Throughout the 20th Century, land managers across the western U. S. introduced species preferred by livestock, and eradicate unpalatable species whether native or not. Some of the introduced species invaded native habitats and displaced native species. Despite the long history of the invasion, land-use managers tend to overlook its destructive effects. They often express the view the natural landscape is of value only for production of usable plants. They speak of sustainable harvest by livestock, but so far, they have been content to take short-term views that do not stop the downward spiral of diversity and productivity.
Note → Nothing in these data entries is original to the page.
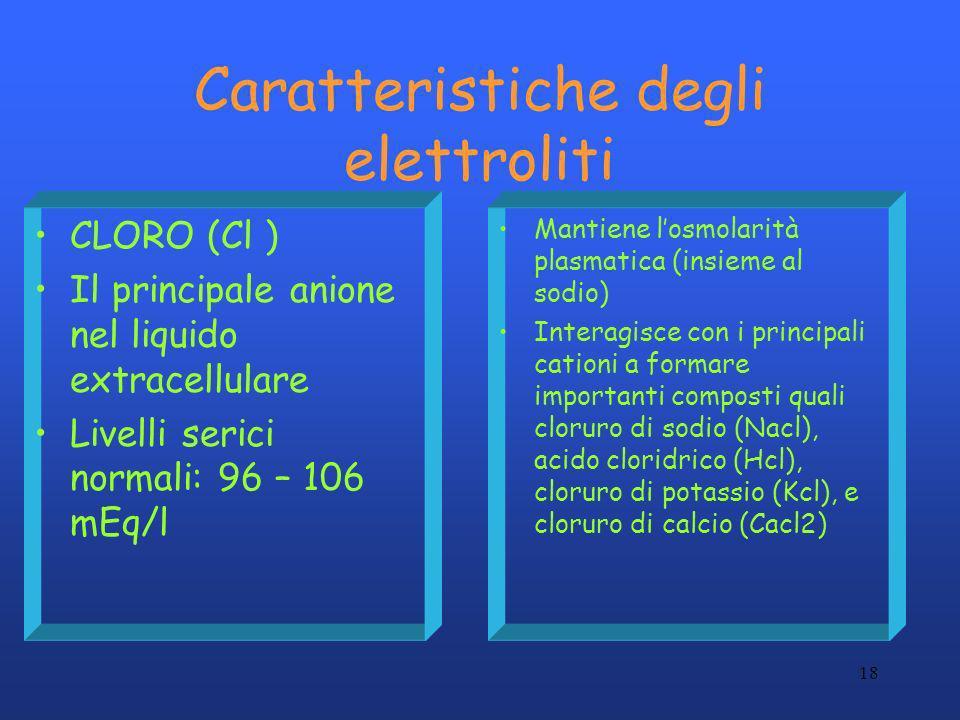 Caratteristiche degli elettroliti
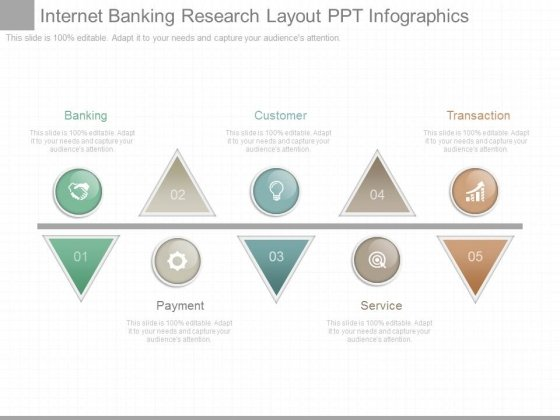 Internet Banking Research Layout Ppt Infographics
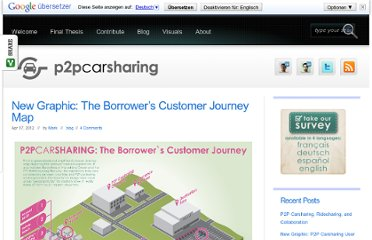 http://p2pcarsharing.us.com/new-graphic-the-borrowers-customer-journey-map/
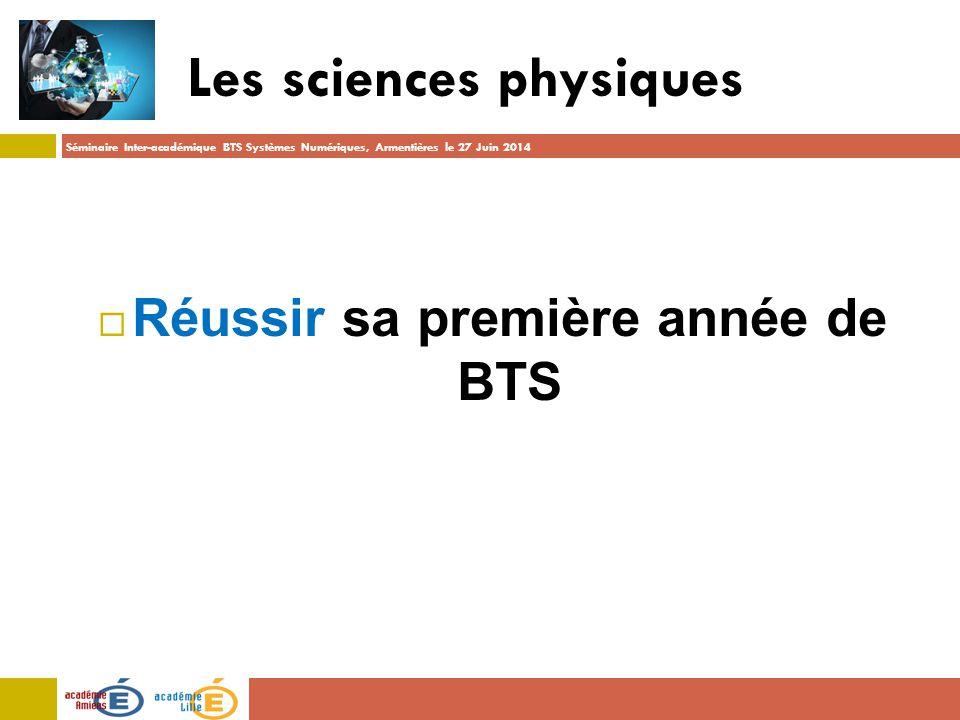 Séminaire Inter-académique BTS Systèmes Numériques, Armentières le 27 Juin 2014 Les sciences physiques  Réussir sa première année de BTS
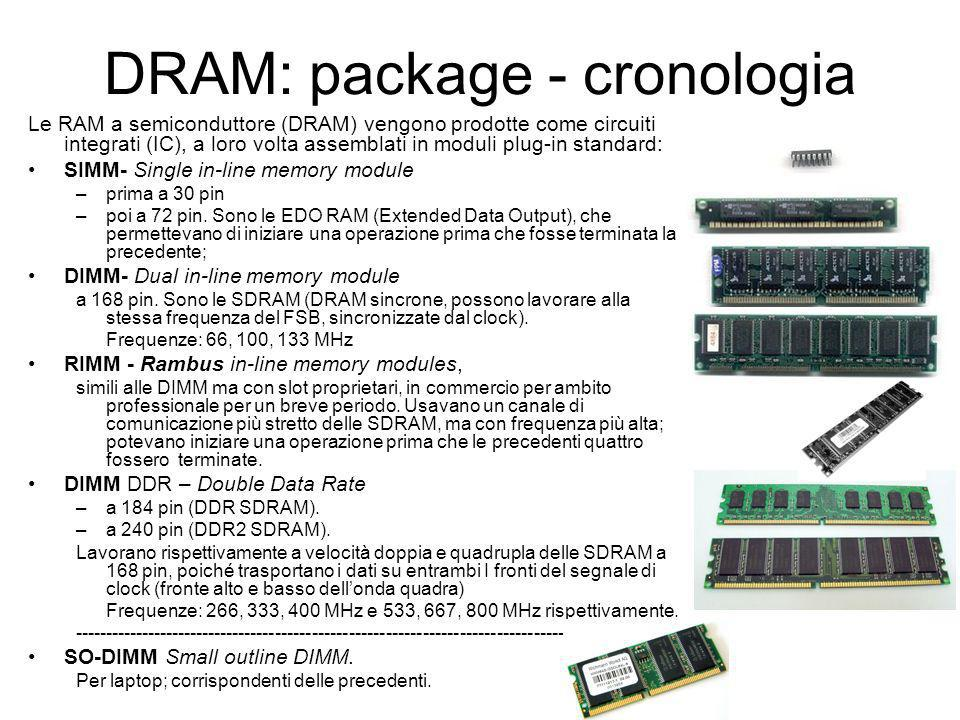 DRAM: package - cronologia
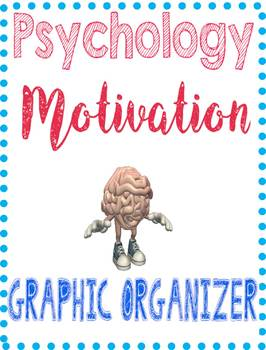 Psychology Motivation and Work Concept Graphic Organizer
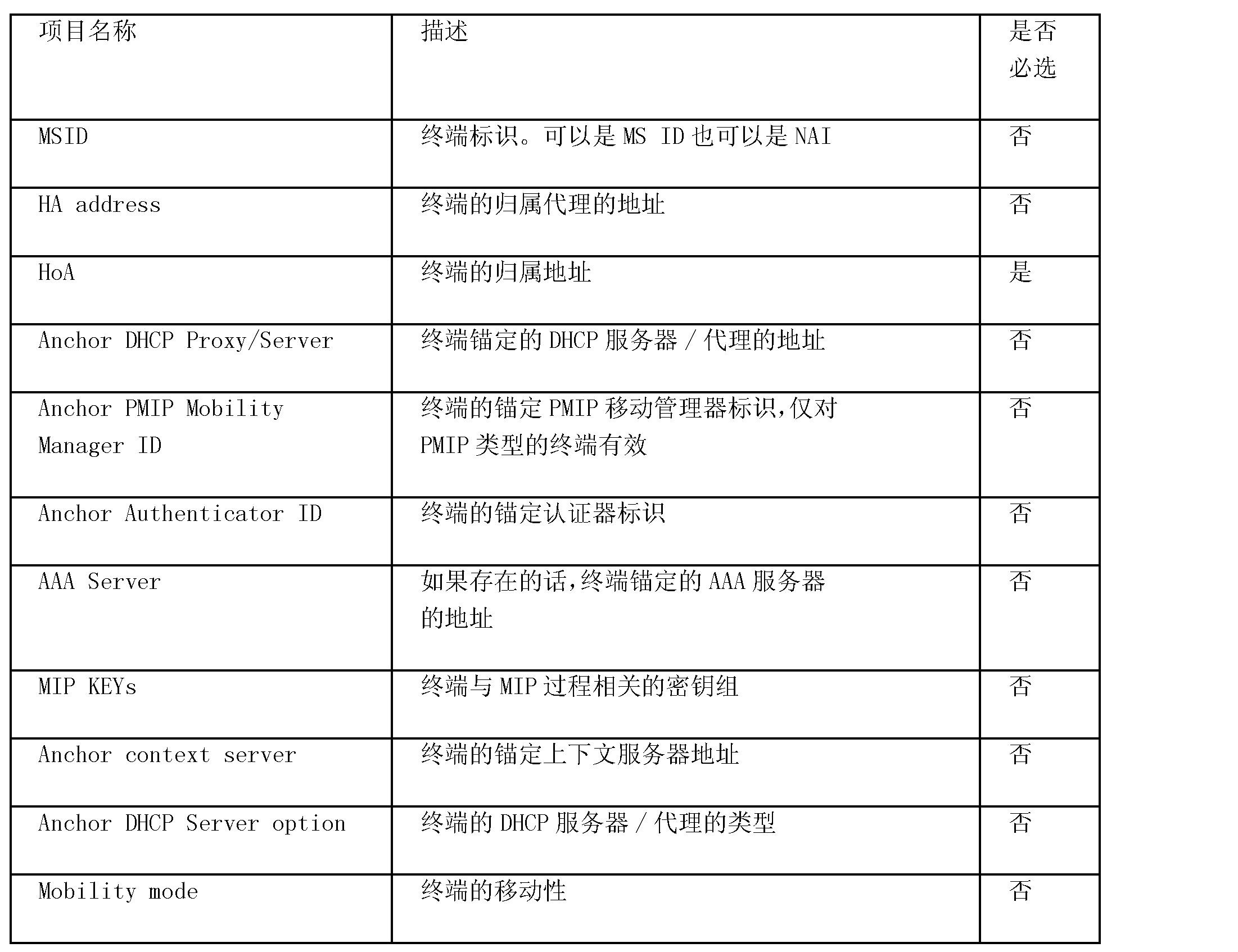 Figure CN101047987BD00051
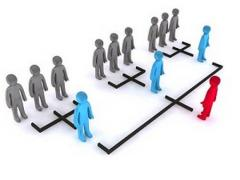 Управление изменениями организационными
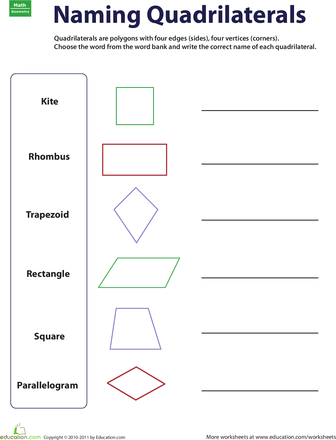 Naming Quadrilaterals | Math - Geometry | Teaching math, Geometry ...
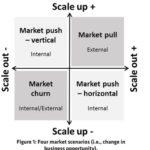 Graafinen esitys liiketoimintamallin skaalautumisesta, jossa neljä eri skenariota.
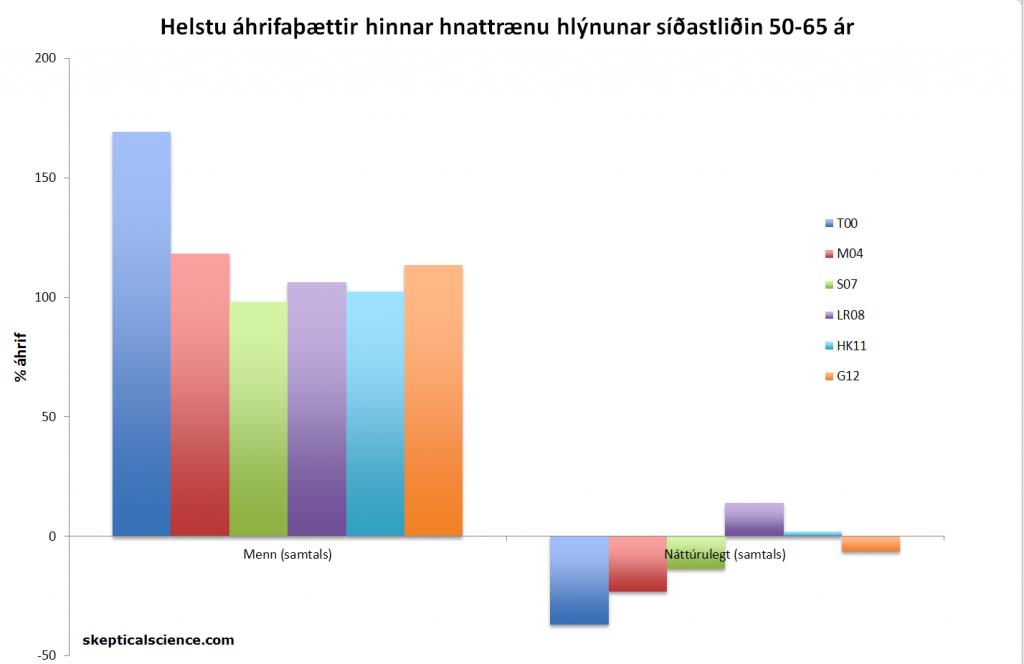 Mynd 1: Heildar hlutur manna og náttúrunnar í hinni hnattrænu hlýnun sem orðið hefur síðastliðin 50-65 ár, samkævmt Tett o.fl. 2000 (T00, dökkblátt), Meehl o.fl. 2004 (M04, rauður), Stone o.fl. 2007 (S07, grænn), Lean og Rind 2008 (LR08, fjólublár), Huber og Knutti 2011 (HK11, ljósblár), og Gillett o.fl. 2012 (G12, appelsínugulur).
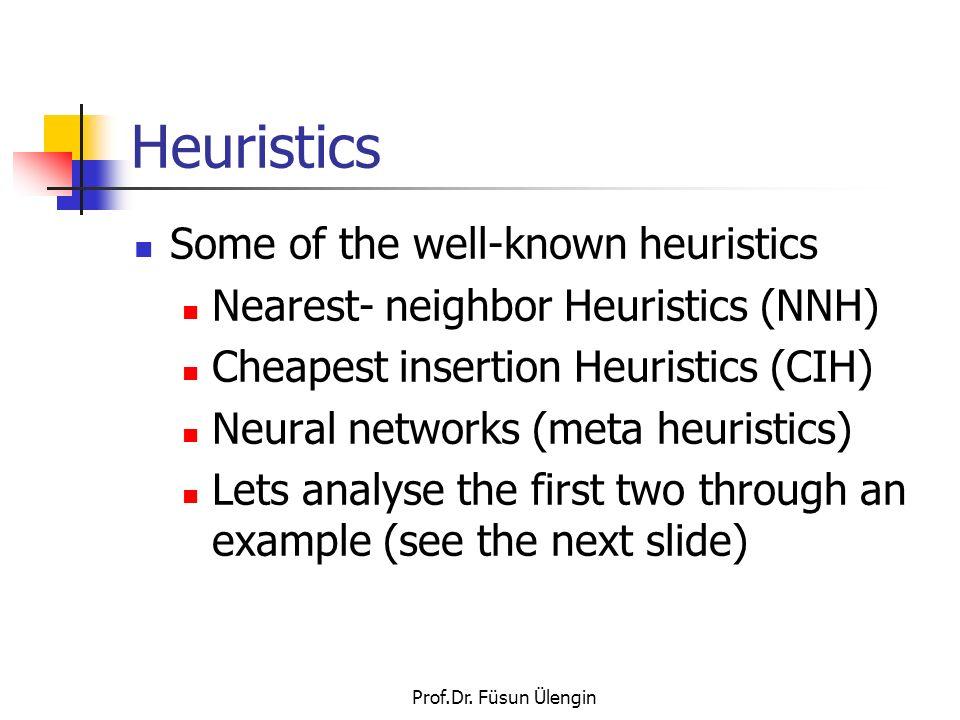 Prof.Dr. Füsun Ülengin Heuristics Some of the well-known heuristics Nearest- neighbor Heuristics (NNH) Cheapest insertion Heuristics (CIH) Neural netw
For example, a popular range-management textbook praised Crested Wheatgass (Agropyron cristatum), a Eurasian native, for its success on western ranges. “Probably no other example exists on the dry western ranges of an introduced species that has met with unqualified success and that can be wholeheartedly recommended for increasing forage yield” (Stoddart and Smith 1943: 363). It is now well known that Crested Wheatgrass can crowd out native species and form low-diversity monocultures (Marlette and Anderson 1986, Henderson and Naeth 2005, BLM 2007), and can reduce soil fertility (Christian and Wilson 1999). Nevertheless, some public lands managers are still planting it (Davis et al. 2013).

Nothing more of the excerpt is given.